If this was not replicated all around the world I would not believe the stupidity of the government and health officials who are taking their marching orders from the WHO that seems to have sat on information on this outbreak since the beginning of December when the Chinese informed them.

From what I can glean from comments on social media and from what people have reported to me of conversations the public at large really do get it where the authorities pretend not to.

They may not get abrupt climate change or the threat of thermonuclear war but they get this.

Afterall they have been told to fear a pandemic  since time immemorial.

Coronavirus outbreak: Chinese tourists on the same flight as person with deadly illness arrive in NZ

Passengers from international flights at Auckland Airport on Monday 27 January, after flights from Guangzhou and Shanghai had touched down.
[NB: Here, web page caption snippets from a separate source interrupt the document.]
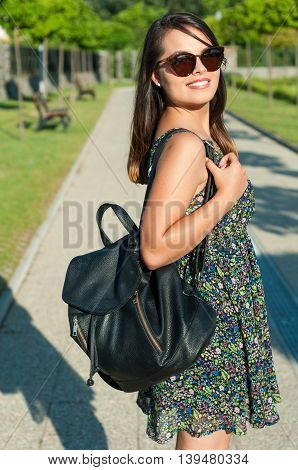 Pretty Lady Smiling Wearing Summer Dress And Backpack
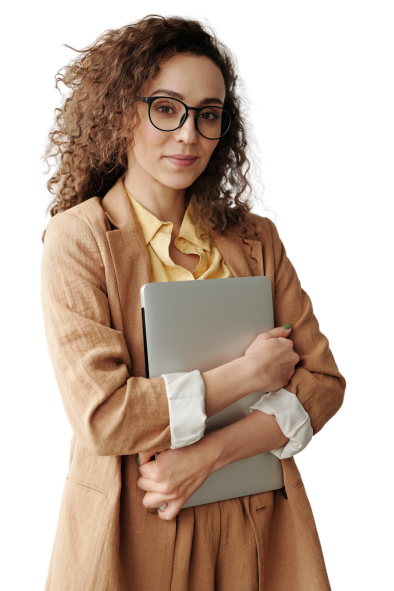 Woman standing with her laptop in her arms looking at the camera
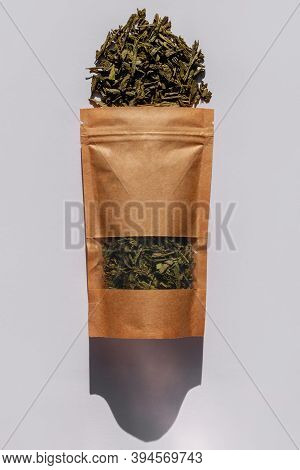 Brown Kraft Paper Pouch Bags With Tea Leaves Top View With Harsh Shadow On White Background. Coffee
Some people were wearing masks.
27 January, 2020

A group of Chinese tourists who were on the same flight as a person with the deadly coronavirus have arrived in New Zealand.
There are now more than 2000 cases and at least 56 deaths from the virus, which emerged from the Chinese city Wuhan.

Health Minister David Clark confirmed to The AM Show on Monday some passengers had travelled to Australia along with an infected person before coming to New Zealand.
People arriving in New Zealand from China will now be screened as the spread of the virus shows no sign of slowing down.
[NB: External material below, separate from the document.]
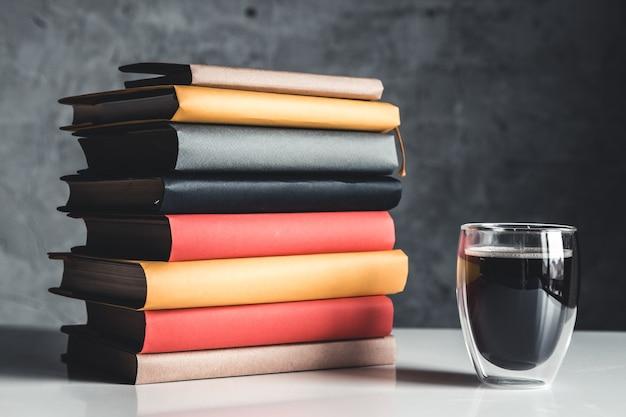 灰色の背景の本のスタックの近くに一杯のコーヒー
Clark says the situation is being closely watched, adding those tourists who arrived in the country have been checked by St John staff for symptoms.

"The vast majority were clear," he told The AM Show on Monday. "Those that had minor snivels have been monitored and are going to continue to be monitored by St John.

"My understanding is that they'd voluntarily kept to themselves and also that they're being monitored by health professionals - we think it's very unlikely that they have this condition at all."

Clark said it had been a rapidly-evolving situation.

"We are still finding out more about the virus as it goes on," he said.

"We're moving in step with what the clinical experts tell us.

"All of the time we have different things arriving in New Zealand and we're taking the steps that the medical experts tell us are the right things to do."

As a fifth case of the virus has appeared across the ditch, Australia correspondent Jason Morrison told The AM Show it's likely more will emerge.


 


China coronavirus checks: 
'Looking for a needle in a 
haystack'

Visitors from China arrive at Auckland Airport. 27.1.2020
RNZ,
27 January, 2020

This morning, health professionals were for the first time standing at the ready at Christchurch and Auckland airports to hand out information and check any unwell passengers from flights arriving from China.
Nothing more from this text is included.